His voice trailed off, and came to a stop.
“Go on,” Doc urged.
“One day something walked into the city, something so horrible that the populace—every man, woman and child—at once fled and never returned.”
“Was the city abandoned?”
“It stands there in the jungle—no one knows where—just as it was on the day the inhabitants left. There is, the legend says, only one inhabitant.”
“One man in the city?”
“Yes—The Thousand-headed Man.”
Doc Savage did not stir about or speak with undue loudness, for to do so might excite the strangely drugged man and nullify the effects of the truth serum.
“How does it happen that three black sticks are called ‘keys’ to this legendary city?” the bronze man asked.
“For centuries, all who have gone near The Thousand-headed Man have died. These keys may be the charm; if they are, they are worth the lives of countless men. The three keys—my men get the—third——”
“Who has the third key?” Doc asked.
“Indigo—and my men—by now.” Sen Gat stumbled over the words.
“What do you mean—’by now’?”
“Indigo—my men—they go to—Lucile Copeland.” The words tangled somewhat with Sen Gat’s tongue. “Girl—got—another key. She give it—to Maples if—he ask. That is why—Indigo took Maples—along.”
This totally new information brought no noticeable change to Doc Savage’s metallic features. He rarely showed emotion.
“Could I help the girl if I went to her house now?” he asked.

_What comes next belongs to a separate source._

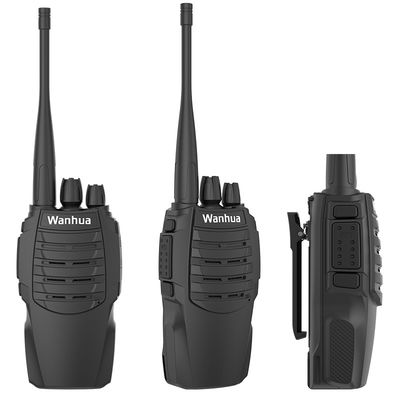 Αρχικό 5W 16CH UHF 403-480MHz Walkie Talkie Transceiver με σταθερότητα συχνότητας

Sen Gat mumbled and Doc distinguished the word, “Maybe.”
“What is her address?”
“Her house—No. 90 Wallabout Street.”
Doc Savage employed strips torn from the silken draperies to bind Sen Gat and the others securely, then gag them. He dragged all to a windowless closet of a room, locked them in, made sure there was a crack at the bottom of the door which would admit air, then departed from the house.
Fascinating as was the tale of an abandoned jungle city populated only by a thousand-headed man, Doc had decided to delay hearing the rest of the story in favor of investigating Lucile Copeland’s danger.